- Film poster.
- Directed by: Pen-Ek Ratanaruang
- Written by: Prabda Yoon
- Produced by: Hiromi Aihara; Faruk Alatan; Wouter Barendrecht; Winnie Lau; Miky Lee; Mingmongkol Sonakul; Michael J. Werner; Daniel Yu Wai-Kwok;
- Starring: Tadanobu Asano; Toon Hiranyasap; Kang Hye-jung; Ken Mitsuishi; Eric Tsang; Maria Cordero;
- Cinematography: Christopher Doyle
- Edited by: Patamanadda Yukol
- Music by: Hualampong Riddim
- Distributed by: Five Star Production; Fortissimo Films; Palm Pictures;
- Release dates: 14 February 2006 (Germany); 17 February 2006 (Thailand); 13 April 2006 (Hong Kong); 20 April 2006 (Singapore);
- Running time: 115 min.
- Countries: Thailand; South Korea; Hong Kong;
- Languages: English; Japanese; Thai; Cantonese;

= Invisible Waves =

2006 film by Pen-Ek Ratanaruang

Invisible Waves (คำพิพากษาของมหาสมุทร) is a 2006 crime film by Thai director Pen-Ek Ratanaruang, with screenplay by Prabda Yoon, cinematography by Christopher Doyle, and starring Tadanobu Asano – all people that Pen-Ek had worked with on his previous film, Last Life in the Universe.

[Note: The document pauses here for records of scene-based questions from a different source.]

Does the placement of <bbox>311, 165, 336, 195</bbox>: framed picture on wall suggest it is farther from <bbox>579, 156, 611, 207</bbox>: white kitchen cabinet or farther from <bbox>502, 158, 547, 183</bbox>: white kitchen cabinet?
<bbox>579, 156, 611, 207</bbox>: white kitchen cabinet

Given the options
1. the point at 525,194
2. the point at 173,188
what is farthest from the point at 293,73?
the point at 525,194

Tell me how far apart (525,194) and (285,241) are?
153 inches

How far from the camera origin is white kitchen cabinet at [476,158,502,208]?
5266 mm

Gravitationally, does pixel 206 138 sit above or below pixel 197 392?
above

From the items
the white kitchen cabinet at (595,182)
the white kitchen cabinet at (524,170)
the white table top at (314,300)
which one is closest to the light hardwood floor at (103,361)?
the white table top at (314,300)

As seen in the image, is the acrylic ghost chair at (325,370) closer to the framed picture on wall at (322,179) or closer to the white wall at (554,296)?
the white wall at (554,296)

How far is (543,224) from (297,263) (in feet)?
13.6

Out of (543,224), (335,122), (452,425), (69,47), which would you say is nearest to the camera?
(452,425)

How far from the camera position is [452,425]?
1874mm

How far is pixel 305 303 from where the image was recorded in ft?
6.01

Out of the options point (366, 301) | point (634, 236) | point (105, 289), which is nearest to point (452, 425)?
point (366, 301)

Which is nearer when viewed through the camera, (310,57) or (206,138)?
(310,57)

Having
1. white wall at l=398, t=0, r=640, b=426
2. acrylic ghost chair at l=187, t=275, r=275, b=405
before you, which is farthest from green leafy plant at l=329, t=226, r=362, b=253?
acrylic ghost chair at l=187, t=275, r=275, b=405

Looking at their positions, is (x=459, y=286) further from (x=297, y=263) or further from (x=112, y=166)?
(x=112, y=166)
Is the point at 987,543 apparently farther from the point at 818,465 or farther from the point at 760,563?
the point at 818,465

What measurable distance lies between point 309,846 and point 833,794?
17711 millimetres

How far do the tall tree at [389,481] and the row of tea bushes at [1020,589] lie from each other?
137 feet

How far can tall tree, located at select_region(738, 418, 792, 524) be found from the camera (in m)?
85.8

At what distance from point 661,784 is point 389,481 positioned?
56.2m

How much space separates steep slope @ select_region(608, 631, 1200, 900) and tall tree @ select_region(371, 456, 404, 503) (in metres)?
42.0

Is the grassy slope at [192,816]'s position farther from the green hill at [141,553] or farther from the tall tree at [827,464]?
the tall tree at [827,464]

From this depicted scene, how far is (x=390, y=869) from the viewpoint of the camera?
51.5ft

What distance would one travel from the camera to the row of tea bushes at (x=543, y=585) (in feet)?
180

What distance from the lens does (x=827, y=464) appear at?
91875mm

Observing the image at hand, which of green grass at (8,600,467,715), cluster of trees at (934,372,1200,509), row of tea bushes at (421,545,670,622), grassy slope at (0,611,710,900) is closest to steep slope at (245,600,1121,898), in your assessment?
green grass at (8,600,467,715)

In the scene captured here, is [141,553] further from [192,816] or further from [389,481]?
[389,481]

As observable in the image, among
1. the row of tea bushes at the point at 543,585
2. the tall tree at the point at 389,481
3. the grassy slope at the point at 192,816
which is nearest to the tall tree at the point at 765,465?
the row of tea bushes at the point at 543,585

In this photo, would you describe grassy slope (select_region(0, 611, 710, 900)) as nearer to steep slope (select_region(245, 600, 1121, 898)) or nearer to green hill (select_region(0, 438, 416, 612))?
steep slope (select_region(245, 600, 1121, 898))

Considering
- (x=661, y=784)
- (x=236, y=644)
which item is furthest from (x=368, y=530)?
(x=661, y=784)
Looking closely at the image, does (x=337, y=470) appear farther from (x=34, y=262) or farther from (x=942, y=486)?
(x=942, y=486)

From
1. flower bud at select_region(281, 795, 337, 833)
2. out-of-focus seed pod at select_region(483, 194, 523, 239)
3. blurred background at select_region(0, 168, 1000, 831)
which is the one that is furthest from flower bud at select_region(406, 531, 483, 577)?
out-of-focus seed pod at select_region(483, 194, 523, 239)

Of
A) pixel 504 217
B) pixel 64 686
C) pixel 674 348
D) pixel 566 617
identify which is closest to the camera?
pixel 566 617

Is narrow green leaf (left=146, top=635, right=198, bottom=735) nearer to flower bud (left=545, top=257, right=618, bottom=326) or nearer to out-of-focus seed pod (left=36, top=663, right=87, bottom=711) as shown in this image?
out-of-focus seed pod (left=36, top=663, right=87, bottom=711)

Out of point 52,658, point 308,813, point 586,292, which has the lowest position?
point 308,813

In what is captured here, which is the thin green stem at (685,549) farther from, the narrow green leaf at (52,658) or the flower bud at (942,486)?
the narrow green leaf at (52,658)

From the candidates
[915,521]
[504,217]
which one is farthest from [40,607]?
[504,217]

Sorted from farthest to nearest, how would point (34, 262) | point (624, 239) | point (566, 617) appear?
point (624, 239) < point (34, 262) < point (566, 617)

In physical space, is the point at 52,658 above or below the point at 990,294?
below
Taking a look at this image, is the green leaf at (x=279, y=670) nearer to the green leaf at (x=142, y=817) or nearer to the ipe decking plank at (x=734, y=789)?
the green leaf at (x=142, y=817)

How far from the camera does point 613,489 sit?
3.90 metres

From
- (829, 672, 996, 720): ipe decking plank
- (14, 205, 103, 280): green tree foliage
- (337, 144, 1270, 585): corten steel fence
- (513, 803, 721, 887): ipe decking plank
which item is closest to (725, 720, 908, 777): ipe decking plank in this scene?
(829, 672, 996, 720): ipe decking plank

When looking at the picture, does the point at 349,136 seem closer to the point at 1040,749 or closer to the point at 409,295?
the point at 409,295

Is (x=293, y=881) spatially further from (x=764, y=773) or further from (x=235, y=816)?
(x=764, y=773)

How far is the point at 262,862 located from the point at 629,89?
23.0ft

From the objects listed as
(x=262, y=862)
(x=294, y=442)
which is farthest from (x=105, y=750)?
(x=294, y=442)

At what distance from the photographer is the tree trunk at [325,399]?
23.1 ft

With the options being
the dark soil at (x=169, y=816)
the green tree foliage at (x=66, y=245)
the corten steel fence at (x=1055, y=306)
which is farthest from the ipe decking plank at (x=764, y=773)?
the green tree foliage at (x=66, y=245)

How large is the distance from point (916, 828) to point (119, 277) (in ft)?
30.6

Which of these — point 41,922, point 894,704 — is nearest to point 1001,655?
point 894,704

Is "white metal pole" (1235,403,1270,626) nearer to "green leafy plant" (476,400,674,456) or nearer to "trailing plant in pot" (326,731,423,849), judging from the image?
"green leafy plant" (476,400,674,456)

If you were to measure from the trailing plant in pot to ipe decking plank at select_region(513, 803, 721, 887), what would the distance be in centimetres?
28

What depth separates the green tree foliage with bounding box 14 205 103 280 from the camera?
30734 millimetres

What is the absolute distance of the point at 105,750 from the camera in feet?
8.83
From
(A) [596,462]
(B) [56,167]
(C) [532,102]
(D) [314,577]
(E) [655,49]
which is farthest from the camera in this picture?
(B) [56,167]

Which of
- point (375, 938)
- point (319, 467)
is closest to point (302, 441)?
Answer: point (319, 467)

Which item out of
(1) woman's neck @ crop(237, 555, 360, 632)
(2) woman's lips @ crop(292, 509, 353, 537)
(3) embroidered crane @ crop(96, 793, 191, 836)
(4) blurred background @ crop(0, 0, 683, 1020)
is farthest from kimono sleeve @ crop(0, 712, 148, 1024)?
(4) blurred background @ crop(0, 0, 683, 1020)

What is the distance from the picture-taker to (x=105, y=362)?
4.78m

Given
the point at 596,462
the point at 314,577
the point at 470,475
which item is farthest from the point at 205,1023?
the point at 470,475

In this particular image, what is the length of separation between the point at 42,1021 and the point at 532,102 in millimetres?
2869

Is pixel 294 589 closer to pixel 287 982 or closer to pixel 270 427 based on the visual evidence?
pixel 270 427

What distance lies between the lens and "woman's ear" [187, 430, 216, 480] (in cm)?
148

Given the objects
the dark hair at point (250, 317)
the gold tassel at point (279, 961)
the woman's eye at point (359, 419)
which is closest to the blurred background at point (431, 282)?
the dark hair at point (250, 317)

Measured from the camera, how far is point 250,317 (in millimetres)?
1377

It had its world premiere at the Berlin Film Festival and was also shown at the 2006 Bangkok International Film Festival and the 2006 Toronto International Film Festival.

==Plot==

Kyoji is a cook living in Macau. He works for a Thai restaurant in Hong Kong and has been having an affair with Seiko, the wife of his boss, Wiwat, who orders Kyoji to poison her. After the deed is done, Kyoji is ordered to leave Hong Kong. He consults with the mysterious Monk, who gives him money and advice to contact Lizard. Kyoji then boards a cruise ship, and is given a small, dreary cabin belowdecks, where nothing seems to work properly. In trying to find his way back topside, he gets lost. Finally, up on deck, he meets Noi. Noi has a baby named Nid, whom Kyoji finds hanging on the deck rail in a harness, where Noi left the child while she was swimming. Eventually, the ship reaches its destination, Phuket, Thailand, where real life-or-death adventures begin for Kyoji as he starts to put the pieces together about what he's done.

==Cast==
- Tadanobu Asano as Kyoji
- Maria Cordero as Maria
- Toon Hiranyasap as Wiwat
- Kang Hye-jung as Noi
- Ken Mitsuishi as Lizard
- Eric Tsang as Monk
- Tomono Kuga as Seiko

==Awards and nominations==
- 2006 Berlin International Film Festival – world premiere, nominated for Golden Bear.
- 2006 Bangkok International Film Festival – in competition and opening film.

===Oscar controversy===
Invisible Waves had been announced as Thailand's entry for Best Foreign Language Film at the 79th Academy Awards by the Federation of National Film Associations of Thailand, but was then withdrawn and replaced with Ahimsa ... Stop to Run, which upset the Invisible Waves production company, Five Star Production. The film federation said that the reason for the change was that a print of the film wouldn't be available in time to send to the Academy for consideration, but Five Star, sales agent Fortissimo Films and distributor Palm Pictures stated that was not true. Earlier, the federation had opposed the film's opening of the 2006 Bangkok International Film Festival, stating that since it was an international co-production it was not truly a Thai film.